#### Exercise objective
Your answer must be an exact transcription of every record.

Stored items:

= = = =

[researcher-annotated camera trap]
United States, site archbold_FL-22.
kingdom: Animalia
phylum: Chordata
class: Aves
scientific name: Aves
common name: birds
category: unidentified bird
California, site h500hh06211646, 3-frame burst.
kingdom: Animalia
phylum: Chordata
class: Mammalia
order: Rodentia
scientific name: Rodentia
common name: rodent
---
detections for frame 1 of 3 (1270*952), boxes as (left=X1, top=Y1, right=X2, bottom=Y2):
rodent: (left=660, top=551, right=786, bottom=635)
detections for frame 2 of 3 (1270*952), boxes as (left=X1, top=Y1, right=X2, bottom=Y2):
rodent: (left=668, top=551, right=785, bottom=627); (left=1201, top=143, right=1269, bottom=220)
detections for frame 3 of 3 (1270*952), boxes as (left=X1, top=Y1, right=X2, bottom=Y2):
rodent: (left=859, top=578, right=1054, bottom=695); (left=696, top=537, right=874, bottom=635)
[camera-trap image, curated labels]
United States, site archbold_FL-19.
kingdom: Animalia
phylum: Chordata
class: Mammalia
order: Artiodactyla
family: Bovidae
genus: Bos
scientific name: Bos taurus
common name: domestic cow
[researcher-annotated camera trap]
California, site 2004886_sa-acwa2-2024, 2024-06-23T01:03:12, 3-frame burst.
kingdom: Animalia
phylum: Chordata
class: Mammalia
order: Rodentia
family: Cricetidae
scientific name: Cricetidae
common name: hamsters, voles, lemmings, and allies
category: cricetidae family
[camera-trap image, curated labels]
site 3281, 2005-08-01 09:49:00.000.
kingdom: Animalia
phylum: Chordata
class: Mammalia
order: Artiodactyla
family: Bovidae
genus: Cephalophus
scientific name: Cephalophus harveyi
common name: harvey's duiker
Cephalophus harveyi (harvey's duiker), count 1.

= = = =

#### Response box
[researcher-annotated camera trap]
United States, site archbold_FL-22.
kingdom: Animalia
phylum: Chordata
class: Aves
scientific name: Aves
common name: birds
category: unidentified bird
California, site h500hh06211646, 3-frame burst.
kingdom: Animalia
phylum: Chordata
class: Mammalia
order: Rodentia
scientific name: Rodentia
common name: rodent
---
detections for frame 1 of 3 (1270*952), boxes as (left=X1, top=Y1, right=X2, bottom=Y2):
rodent: (left=660, top=551, right=786, bottom=635)
detections for frame 2 of 3 (1270*952), boxes as (left=X1, top=Y1, right=X2, bottom=Y2):
rodent: (left=668, top=551, right=785, bottom=627); (left=1201, top=143, right=1269, bottom=220)
detections for frame 3 of 3 (1270*952), boxes as (left=X1, top=Y1, right=X2, bottom=Y2):
rodent: (left=859, top=578, right=1054, bottom=695); (left=696, top=537, right=874, bottom=635)
[camera-trap image, curated labels]
United States, site archbold_FL-19.
kingdom: Animalia
phylum: Chordata
class: Mammalia
order: Artiodactyla
family: Bovidae
genus: Bos
scientific name: Bos taurus
common name: domestic cow
[researcher-annotated camera trap]
California, site 2004886_sa-acwa2-2024, 2024-06-23T01:03:12, 3-frame burst.
kingdom: Animalia
phylum: Chordata
class: Mammalia
order: Rodentia
family: Cricetidae
scientific name: Cricetidae
common name: hamsters, voles, lemmings, and allies
category: cricetidae family
[camera-trap image, curated labels]
site 3281, 2005-08-01 09:49:00.000.
kingdom: Animalia
phylum: Chordata
class: Mammalia
order: Artiodactyla
family: Bovidae
genus: Cephalophus
scientific name: Cephalophus harveyi
common name: harvey's duiker
Cephalophus harveyi (harvey's duiker), count 1.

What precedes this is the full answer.